Fitne toplumun bir kesimini ilgilendiren bir durum değildir. Fitne toplumun tamamına sirayet edici veya toplumun tüm kesimine bir yönüyle zarar verici unsurları barındırır. Kur’an-ı Kerimde Bakara süresinde geçen iki ayete baktığımızda fitnenin ne kadar tehlikeli olduğu şöyle vurgulanmaktadır.
وَالْفِتْنَةُ أَشَدُّ مِنَ الْقَتْلِ
“Fitne (çıkarmak) adam öldürmekten daha kötüdür.” (Bakara, 2/191)
وَالْفِتْنَةُ أَكْبَرُ مِنَ الْقَتْلِ
“Fitne (çıkarmak) adam öldürmekten daha büyük bir (günahtır).” (Bakara, 2/217)
Fitnenin zararı ve büyüklüğü o kadar çoktur ki, bir insanın öldürülmesinden daha zararlı ve büyük görülmüştür. Çünkü fitne, toplumları öldüren ana unsurdur. Fitne, zararı bugünü değil geleceği de kapsayan tehlikedir.
Gün, fitnecilere, Müslümanlar arasına kötülük sokmak isteyenlere fırsat ve pirim vermeme vaktidir. Gün, aklımızı kullanma vaktidir. Gün, ölümden sonrası için çalışma vaktidir. Müslüman’ın bu hususta nasıl bir yapıya sahip olması gerektiğini Peygamberimizden öğrenelim ve öğrendiklerimizi hayat tarzı haline getirelim.

> [Sağlanan Veriler]

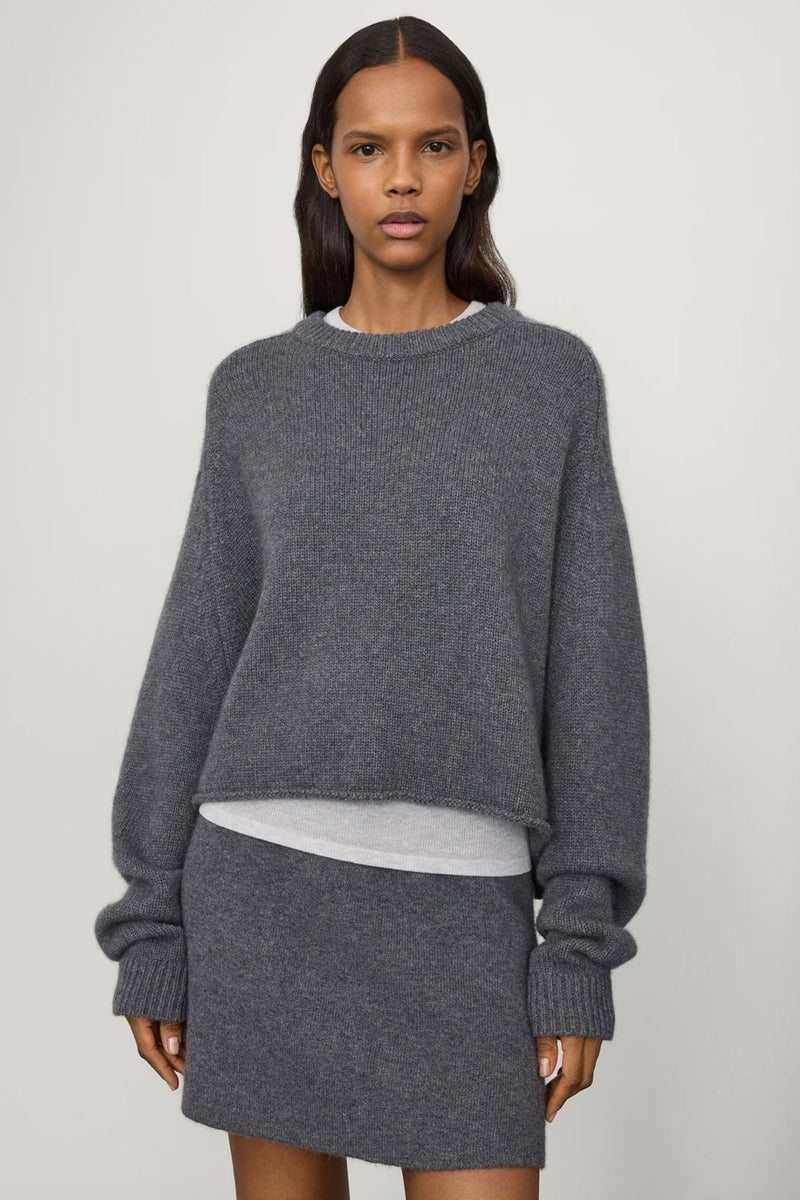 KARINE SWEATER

==

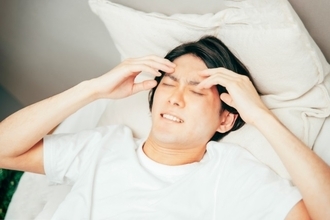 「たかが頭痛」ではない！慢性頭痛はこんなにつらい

> [Alıştırma Bölümleri]
1 > Fitne üzerine yazılmış metne göre aşağıdaki soruları yanıtlayın.
(a) Metne göre fitnenin zararı yalnızca bugünü mü kapsar?
(b) Bakara 2/217 mealinde fitne neyden daha büyük bir günah olarak gösterilir?
(c) Metin, Müslümanın nasıl bir yapıya sahip olması gerektiğini kimden öğrenmeyi önerir?
2 > Fitne üzerine yazılmış metni kaldığı yerden sürdürün.

> [Alıştırma Cevapları]
1 >
(a) Hayır, fitnenin zararı bugünü değil geleceği de kapsar.
(b) Fitne, adam öldürmekten daha büyük bir günah olarak gösterilir.
(c) Metin, bunu Peygamberimizden öğrenmeyi önerir.

2 >
الكَيِّس مَنْ دَانَ نَفْسَهُ ، وَعَمِلَ لِما بَعْدَ الْموْتِ ، وَالْعَاجِزُ مَنْ أَتْبَعَ نَفْسَه هَواهَا ، وتمَنَّى عَلَى اللَّهِ الأماني
“Akıllı kişi, nefsine hâkim olan ve ölüm sonrası için çalışandır. Âciz kişi de, nefsini duygularına tâbi kılan ve Allah’tan dileklerde bulunup duran (bunu yeterli gören) dır.” (Tirmizî, Sıfatü’l-kıyâme, 25.)
Müslümanlar musibetlerden hayır üretmesini bilir.
Müslümanlar musibetler içinde bocalamaz. Müslümanların durumları hayret vericidir. Her haliyle örnek tavırlar sergiler Müslüman. Biz bu metodu Efendimiz (s.a.s)’den öğrenmekteyiz.
عجباً ﻷمْرِ المُؤْمنِ إنَّ أمْرَهُ كلَّهُ له خيرٌ، ولَيس ذﺍك ﻷحدٍ إّﻻ للمؤمنِ: إن أصَابَتْهُ سراءُ شَكَرَ فكَانَ خيرا ﻠﻪ ، وإن أصابتهُ ضراءُ صَبَرَ فكَانَ خيرا ﻠﻪ.
“Müminin işi tuhaftır, her işi hayırdır. Bu, yalnız mümine özgü bir şeydir. Sevindirici bir işle karşılaşsa şükreder, o iş kendisi hakkında hayırlı olur. Üzücü bir işle karşılaşsa sabreder, kendisi için hayırlı olur.” (Müslim, Zühd 13)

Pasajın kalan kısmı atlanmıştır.